Tenofovir disoproxil fumarate is recommended by WHO as a component of the first-line antiretroviral treatment regimen, and as an alternative component of second-line regimens for adults. It is also recommended as a component of alternative first-line and second-line treatment regimens for children over three years of age. Tenofovir disoproxil fumarate is also commonly known as TDF.
With limited exceptions (notably China and Mexico) there appears to be robust market competition for tenofovir in low and middle-income countries. Market competition may be limited for some generic TDF-containing combinations, in countries outside the 112 territories licensed under the Medicines Patent Pool.
The compound patent on tenofovir was filed by the Czech Academy of Science in 1985 and has expired in most (if not all) jurisdictions where it was granted.
The patents on the disoproxil ester and the fumarate salt are due to expire in 2017 and 2018 respectively. On the basis of available information, these patents have been granted only in China, Indonesia and Mexico and were either not filed or were rejected in most other low- or middle-income countries. A process patent has been granted in India.
Tenofovir disoproxil fumarate has been licensed to several antiretroviral drug manufacturers with a geographical scope of 112 countries. In 2011, it was licensed to the Medicines Patent Pool (MPP) and the detailed terms and conditions of that licence are publicly available. As a result of the unbundling provisions in the MPP/Gilead licence, generic manufacturers that have taken the MPP licence and made use of that flexibility, have been able to supply to additional low-income countries in which tenofovir disoproxil fumarate is not patented.

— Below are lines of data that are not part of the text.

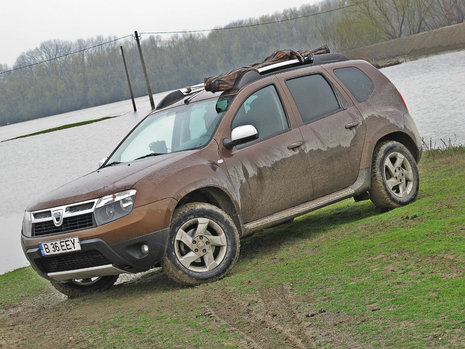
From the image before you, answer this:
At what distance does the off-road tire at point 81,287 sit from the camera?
7473mm

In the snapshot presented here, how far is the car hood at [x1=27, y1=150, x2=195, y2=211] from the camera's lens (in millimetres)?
6473

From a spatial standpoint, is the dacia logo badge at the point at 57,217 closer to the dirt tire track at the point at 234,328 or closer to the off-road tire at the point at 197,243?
the off-road tire at the point at 197,243

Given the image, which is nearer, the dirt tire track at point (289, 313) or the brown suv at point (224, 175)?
the dirt tire track at point (289, 313)

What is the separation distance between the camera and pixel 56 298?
808cm

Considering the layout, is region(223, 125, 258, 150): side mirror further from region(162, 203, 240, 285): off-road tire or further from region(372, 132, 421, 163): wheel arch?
region(372, 132, 421, 163): wheel arch

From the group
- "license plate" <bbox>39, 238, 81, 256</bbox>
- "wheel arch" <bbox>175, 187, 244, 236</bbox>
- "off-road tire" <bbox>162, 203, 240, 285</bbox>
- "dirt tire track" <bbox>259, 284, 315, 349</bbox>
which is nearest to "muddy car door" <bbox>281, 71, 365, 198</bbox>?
"wheel arch" <bbox>175, 187, 244, 236</bbox>

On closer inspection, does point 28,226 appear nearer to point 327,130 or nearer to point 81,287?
point 81,287

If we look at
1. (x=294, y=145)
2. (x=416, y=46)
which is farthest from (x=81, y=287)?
(x=416, y=46)

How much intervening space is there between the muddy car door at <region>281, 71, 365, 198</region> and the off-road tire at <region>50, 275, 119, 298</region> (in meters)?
2.41

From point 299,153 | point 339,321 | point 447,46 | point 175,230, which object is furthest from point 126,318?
point 447,46

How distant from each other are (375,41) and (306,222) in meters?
97.3

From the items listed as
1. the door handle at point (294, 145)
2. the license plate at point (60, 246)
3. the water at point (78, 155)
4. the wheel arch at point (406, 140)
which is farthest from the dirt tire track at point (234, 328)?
the water at point (78, 155)

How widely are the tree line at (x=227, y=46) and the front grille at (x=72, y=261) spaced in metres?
93.3

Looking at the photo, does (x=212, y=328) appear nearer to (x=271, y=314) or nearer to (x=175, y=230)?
(x=271, y=314)
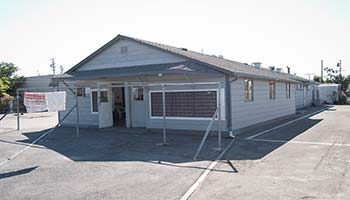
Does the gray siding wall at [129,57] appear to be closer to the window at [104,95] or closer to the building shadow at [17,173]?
the window at [104,95]

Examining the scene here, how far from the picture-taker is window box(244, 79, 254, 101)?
1338cm

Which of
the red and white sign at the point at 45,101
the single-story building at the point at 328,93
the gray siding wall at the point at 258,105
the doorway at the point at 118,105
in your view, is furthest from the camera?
the single-story building at the point at 328,93

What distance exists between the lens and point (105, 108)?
15320 mm

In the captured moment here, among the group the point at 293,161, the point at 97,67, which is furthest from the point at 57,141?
Result: the point at 293,161

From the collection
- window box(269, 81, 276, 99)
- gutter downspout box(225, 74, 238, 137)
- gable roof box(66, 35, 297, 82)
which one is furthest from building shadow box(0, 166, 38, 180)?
window box(269, 81, 276, 99)

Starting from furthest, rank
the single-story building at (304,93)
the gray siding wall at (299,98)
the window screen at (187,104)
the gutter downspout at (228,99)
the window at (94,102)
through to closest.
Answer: the gray siding wall at (299,98) → the single-story building at (304,93) → the window at (94,102) → the window screen at (187,104) → the gutter downspout at (228,99)

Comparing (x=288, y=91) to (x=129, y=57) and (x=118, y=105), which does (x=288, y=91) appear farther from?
(x=129, y=57)

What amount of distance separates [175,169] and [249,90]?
7657 mm

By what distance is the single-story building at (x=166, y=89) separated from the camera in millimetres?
11828

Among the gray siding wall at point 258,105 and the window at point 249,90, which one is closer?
the gray siding wall at point 258,105

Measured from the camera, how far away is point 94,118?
15.7 m

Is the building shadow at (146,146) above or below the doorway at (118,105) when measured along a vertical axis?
below

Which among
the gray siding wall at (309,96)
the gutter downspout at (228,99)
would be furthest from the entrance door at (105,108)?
the gray siding wall at (309,96)

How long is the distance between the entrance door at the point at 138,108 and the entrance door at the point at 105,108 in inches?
55.9
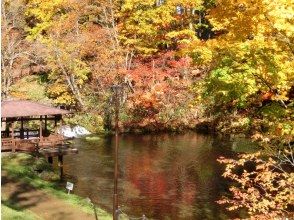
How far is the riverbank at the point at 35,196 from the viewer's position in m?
19.4

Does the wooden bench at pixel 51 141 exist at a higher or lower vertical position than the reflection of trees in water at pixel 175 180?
higher

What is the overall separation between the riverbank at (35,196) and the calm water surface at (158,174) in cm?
154

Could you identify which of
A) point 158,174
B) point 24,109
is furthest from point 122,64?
point 158,174

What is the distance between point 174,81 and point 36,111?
19.1 metres

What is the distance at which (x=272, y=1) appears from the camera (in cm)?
1208

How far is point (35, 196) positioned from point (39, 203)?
1.14m

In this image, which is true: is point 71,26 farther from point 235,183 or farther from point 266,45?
point 266,45

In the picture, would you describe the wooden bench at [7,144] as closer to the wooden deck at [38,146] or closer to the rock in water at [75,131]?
the wooden deck at [38,146]

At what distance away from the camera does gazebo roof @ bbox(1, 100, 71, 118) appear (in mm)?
28547

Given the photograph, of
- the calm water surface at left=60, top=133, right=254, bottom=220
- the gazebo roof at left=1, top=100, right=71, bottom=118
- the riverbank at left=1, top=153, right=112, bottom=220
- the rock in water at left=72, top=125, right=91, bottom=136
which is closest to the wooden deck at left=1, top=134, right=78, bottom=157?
the riverbank at left=1, top=153, right=112, bottom=220

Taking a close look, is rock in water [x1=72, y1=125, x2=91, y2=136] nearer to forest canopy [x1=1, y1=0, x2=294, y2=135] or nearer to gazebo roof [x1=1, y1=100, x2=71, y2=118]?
Result: forest canopy [x1=1, y1=0, x2=294, y2=135]

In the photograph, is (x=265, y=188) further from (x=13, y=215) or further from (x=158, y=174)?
(x=158, y=174)

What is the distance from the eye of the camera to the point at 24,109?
29.1 meters

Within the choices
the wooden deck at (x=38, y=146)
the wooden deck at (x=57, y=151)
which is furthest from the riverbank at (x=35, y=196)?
the wooden deck at (x=38, y=146)
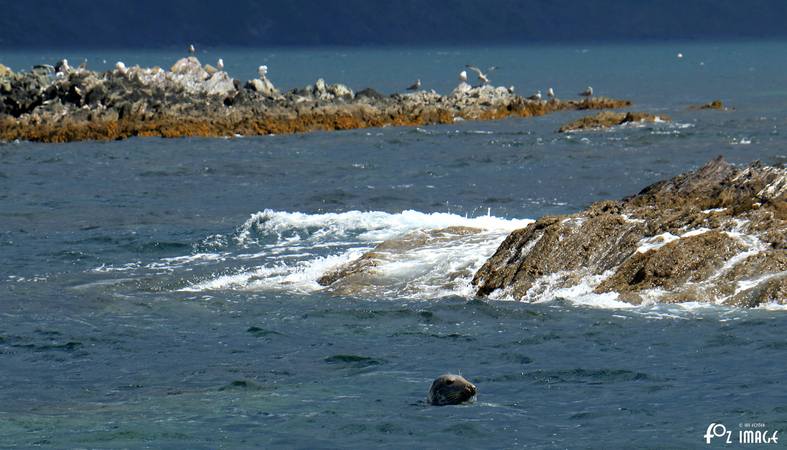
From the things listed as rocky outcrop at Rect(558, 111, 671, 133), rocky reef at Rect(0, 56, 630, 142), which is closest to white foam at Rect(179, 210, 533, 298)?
rocky outcrop at Rect(558, 111, 671, 133)

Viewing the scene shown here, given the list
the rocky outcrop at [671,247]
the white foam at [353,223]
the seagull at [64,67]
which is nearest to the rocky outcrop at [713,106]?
the seagull at [64,67]

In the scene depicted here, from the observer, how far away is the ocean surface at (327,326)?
1489cm

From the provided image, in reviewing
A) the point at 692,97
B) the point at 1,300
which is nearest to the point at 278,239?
the point at 1,300

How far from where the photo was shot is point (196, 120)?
5434 cm

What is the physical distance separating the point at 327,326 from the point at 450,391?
180 inches

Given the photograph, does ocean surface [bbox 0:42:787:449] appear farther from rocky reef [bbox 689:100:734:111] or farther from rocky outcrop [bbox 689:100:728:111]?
rocky outcrop [bbox 689:100:728:111]

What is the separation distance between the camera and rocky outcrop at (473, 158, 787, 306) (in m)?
19.4

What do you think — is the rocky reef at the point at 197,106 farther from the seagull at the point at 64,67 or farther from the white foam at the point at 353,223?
the white foam at the point at 353,223

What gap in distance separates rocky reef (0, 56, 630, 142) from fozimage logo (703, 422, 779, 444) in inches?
1563

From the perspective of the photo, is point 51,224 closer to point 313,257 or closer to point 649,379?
point 313,257

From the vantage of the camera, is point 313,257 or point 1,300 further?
point 313,257

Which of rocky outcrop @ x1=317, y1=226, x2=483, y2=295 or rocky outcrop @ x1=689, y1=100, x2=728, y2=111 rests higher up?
rocky outcrop @ x1=317, y1=226, x2=483, y2=295

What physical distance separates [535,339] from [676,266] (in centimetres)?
272

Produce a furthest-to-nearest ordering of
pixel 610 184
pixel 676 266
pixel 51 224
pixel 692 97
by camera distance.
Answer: pixel 692 97 < pixel 610 184 < pixel 51 224 < pixel 676 266
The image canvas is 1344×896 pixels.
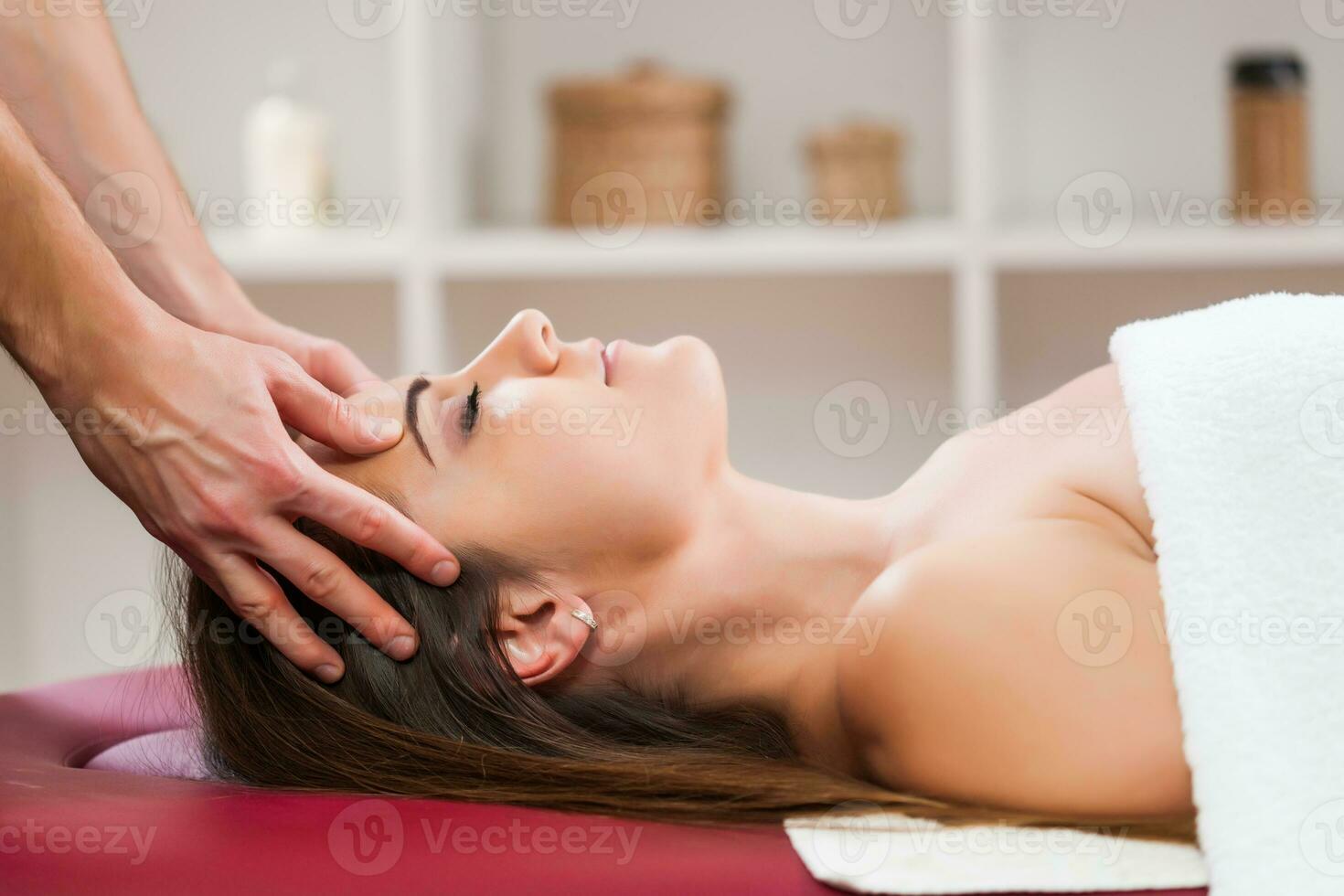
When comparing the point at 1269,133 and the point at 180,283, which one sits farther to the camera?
the point at 1269,133

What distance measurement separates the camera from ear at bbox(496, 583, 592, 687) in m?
1.00

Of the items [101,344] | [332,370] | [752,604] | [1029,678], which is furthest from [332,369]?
[1029,678]

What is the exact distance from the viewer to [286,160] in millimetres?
2139

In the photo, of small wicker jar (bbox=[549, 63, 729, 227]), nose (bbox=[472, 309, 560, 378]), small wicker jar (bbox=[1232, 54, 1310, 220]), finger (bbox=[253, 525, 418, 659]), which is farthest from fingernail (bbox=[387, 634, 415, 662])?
small wicker jar (bbox=[1232, 54, 1310, 220])

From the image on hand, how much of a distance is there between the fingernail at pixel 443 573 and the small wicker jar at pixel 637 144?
1.21 m

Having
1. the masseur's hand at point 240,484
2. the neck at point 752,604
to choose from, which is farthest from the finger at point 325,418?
the neck at point 752,604

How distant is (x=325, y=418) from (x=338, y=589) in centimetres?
13

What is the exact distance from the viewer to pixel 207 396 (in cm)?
92

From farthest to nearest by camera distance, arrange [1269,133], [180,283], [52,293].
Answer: [1269,133], [180,283], [52,293]

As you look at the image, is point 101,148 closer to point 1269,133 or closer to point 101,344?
point 101,344

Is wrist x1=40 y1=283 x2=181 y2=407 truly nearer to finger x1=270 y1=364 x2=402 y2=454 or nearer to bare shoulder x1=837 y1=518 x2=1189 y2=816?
finger x1=270 y1=364 x2=402 y2=454

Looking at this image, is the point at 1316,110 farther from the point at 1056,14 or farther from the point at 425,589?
the point at 425,589

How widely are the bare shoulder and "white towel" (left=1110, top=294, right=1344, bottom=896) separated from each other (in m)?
0.03

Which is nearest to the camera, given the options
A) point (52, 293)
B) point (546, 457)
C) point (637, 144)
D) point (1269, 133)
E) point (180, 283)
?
point (52, 293)
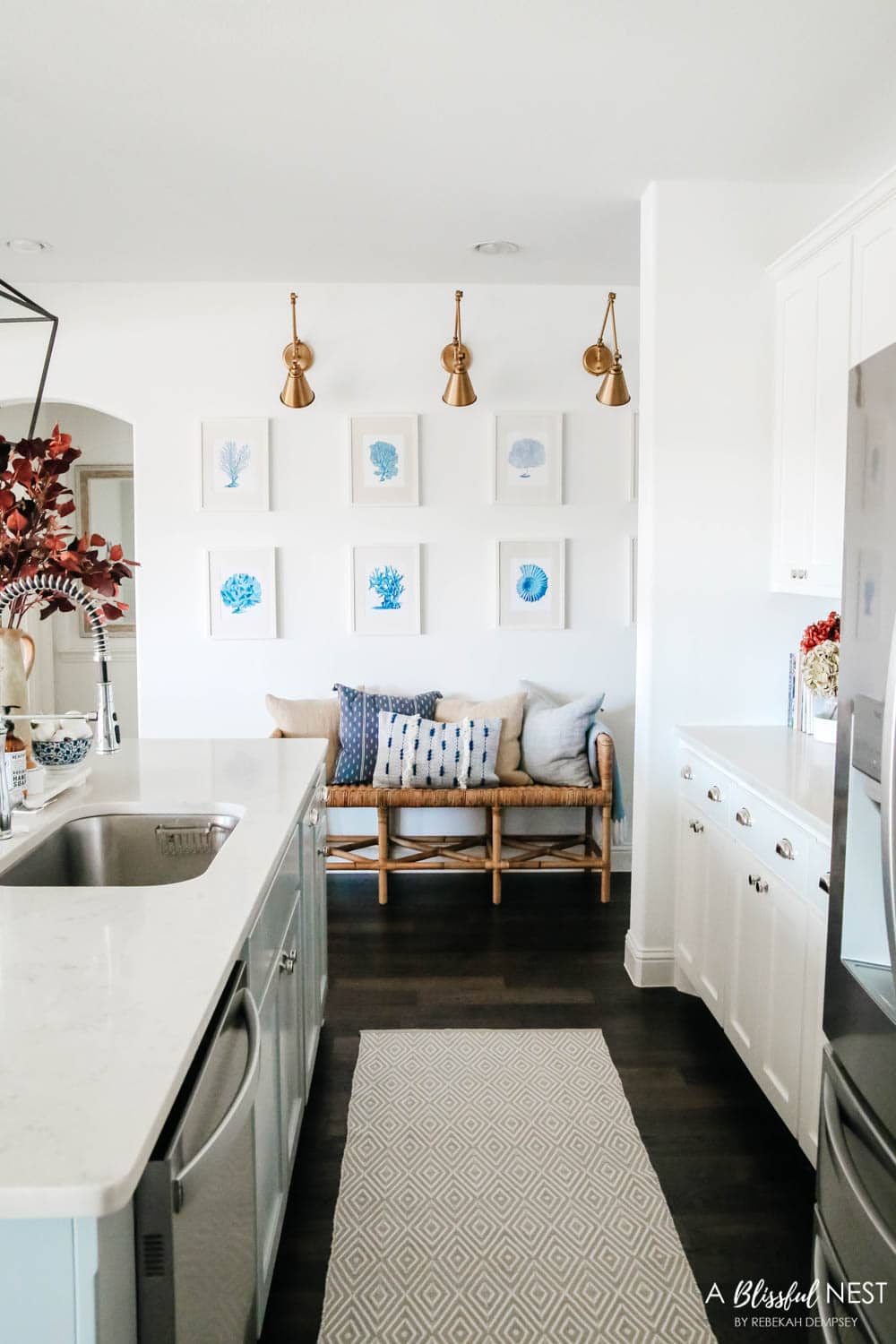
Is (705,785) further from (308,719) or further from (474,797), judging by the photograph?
(308,719)

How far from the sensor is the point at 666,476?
3.30 m

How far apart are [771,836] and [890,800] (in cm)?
126

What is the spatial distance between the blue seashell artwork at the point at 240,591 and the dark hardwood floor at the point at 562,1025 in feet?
4.45

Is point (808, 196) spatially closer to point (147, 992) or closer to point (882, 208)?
point (882, 208)

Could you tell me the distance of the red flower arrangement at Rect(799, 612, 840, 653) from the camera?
121 inches

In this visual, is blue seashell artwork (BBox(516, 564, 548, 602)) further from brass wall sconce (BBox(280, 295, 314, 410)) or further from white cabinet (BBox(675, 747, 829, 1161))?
white cabinet (BBox(675, 747, 829, 1161))

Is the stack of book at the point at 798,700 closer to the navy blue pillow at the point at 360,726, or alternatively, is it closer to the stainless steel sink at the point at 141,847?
the navy blue pillow at the point at 360,726

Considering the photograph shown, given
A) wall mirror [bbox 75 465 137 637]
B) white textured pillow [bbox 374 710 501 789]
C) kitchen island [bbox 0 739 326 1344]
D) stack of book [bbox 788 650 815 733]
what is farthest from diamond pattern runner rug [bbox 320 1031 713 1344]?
wall mirror [bbox 75 465 137 637]

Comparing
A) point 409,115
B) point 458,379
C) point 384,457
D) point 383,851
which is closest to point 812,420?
point 409,115

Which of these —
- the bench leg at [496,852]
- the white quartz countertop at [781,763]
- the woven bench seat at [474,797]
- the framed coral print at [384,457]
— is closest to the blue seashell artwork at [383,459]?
the framed coral print at [384,457]

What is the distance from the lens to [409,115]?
271 centimetres

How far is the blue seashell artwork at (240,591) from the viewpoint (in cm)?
457

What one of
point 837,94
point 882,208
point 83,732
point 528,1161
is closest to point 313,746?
point 83,732

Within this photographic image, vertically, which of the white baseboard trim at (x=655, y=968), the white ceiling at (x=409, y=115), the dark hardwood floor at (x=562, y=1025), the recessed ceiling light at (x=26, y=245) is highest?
the recessed ceiling light at (x=26, y=245)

Indonesia issued a compulsory licence on tenofovir and its combinations with FTC and FTC/EFV in 2012.
There are several approved combinations that contain tenofovir, such as TDF/FTC, TDF/3TC, TDF/3TC/ EFV, TDF/FTC/EFV and TDF/FTC/RPV. Patent applications relating to one or more of these combinations have been granted in ARIPO member states, China, EAPO member states, Indonesia, Mexico, OAPI member states, Philippines, South Africa, Turkey, Ukraine and Viet Nam, and are pending in Argentina, Brazil, India, Malaysia, OAPI member states, Thailand and Venezuela. While licenses or “covenants not to sue” on TDF, FTC, TDF/FTC, TDF/FTC/EFV and RPV cover 112 countries, the sale of generic versions of the combinations may be delayed outside those countries as a result of patents on the individual compounds or on the combinations.